Aug 10, 2010
I'm excited to announce the start of a new kind of project for Stamen, working with the geolocation experts at Quova to explore the opportunities for visualization of their truly ginormous dataset—geographic information on all of the IP addresses on the internet.
What's new here, for us, is that we've agreed to publicly blog about the project; not once it's finished, but as we move forward and develop new ideas. Mike has done this kind of thing before, blogging about crimespotting as it was being developed, but it's a harder thing to do with paying clients who generally need to be the first to announce to the world that a project is going live. So I'm really pleased that Quova's agreed to make this process public. Let's see how it goes!

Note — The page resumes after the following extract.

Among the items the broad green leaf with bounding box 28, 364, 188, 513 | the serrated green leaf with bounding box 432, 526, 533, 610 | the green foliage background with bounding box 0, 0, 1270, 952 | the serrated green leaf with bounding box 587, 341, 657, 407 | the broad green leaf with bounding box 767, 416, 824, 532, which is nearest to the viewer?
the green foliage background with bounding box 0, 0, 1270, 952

Generally we divide investigative data visualization projects into three distinct phases—explore, build and refine. The idea is that you start off by wrapping your hands around the data, getting a feel for the flow and rhythm of it, and you base a project around what you find there. This approach, we hope, leads to projects that feel natural and deliberate and appropriate to the data. The alternative—coming up with an idea ahead of time and then shoehorning the data into it—runs the risk of the project feeling like a square peg being hammered into a round hole, and nobody wants that.
In this case we've separated out the initial investigation ("explore") into its own phase, with some hopefully interesting results to show. The idea of this initial investigation is not so much to figure out what the answers are, but to get a good sense of what the questions might be, and we do that by building some initial representations of the data and seeing what kinds of results come out. Mike's said more about this in a talk at User Research Friday, notes here, talk here. What we're trying to do is to come up with a basic metaphor for the project, and we do that by making stuff.
And so: back to Quova, and ginormous datasets. What Quova can tell you, basically, is where all of the computers are. The dataset is somewhere in the neighborhood of 4 billion separate addresses, changes all the time, and is of intense interest to companies like banks, online stores, newspapers, and—wait for it—internet gambling companies. For this last group, it's important for them to understand where people are logging in from, since different places have different laws about it, both in the US and in the UK (where this dataset comes from).
We talked about maps, of course, but that seemed too...pedestrian a thing to lead with, too obvious. You need to have some style with this work, y'know? We wanted to get a sense for the overall flow of things before making blinking maps (although I'm sure we'll get to those eventually). So as a first stab at understanding the data, Tom & Aaron've been building on Lee Byron & Martin Wattenberg's work on streamgraphs and continuing their investigation of solr as the backend, and pointed that at gambling data from the UK in early June 2010.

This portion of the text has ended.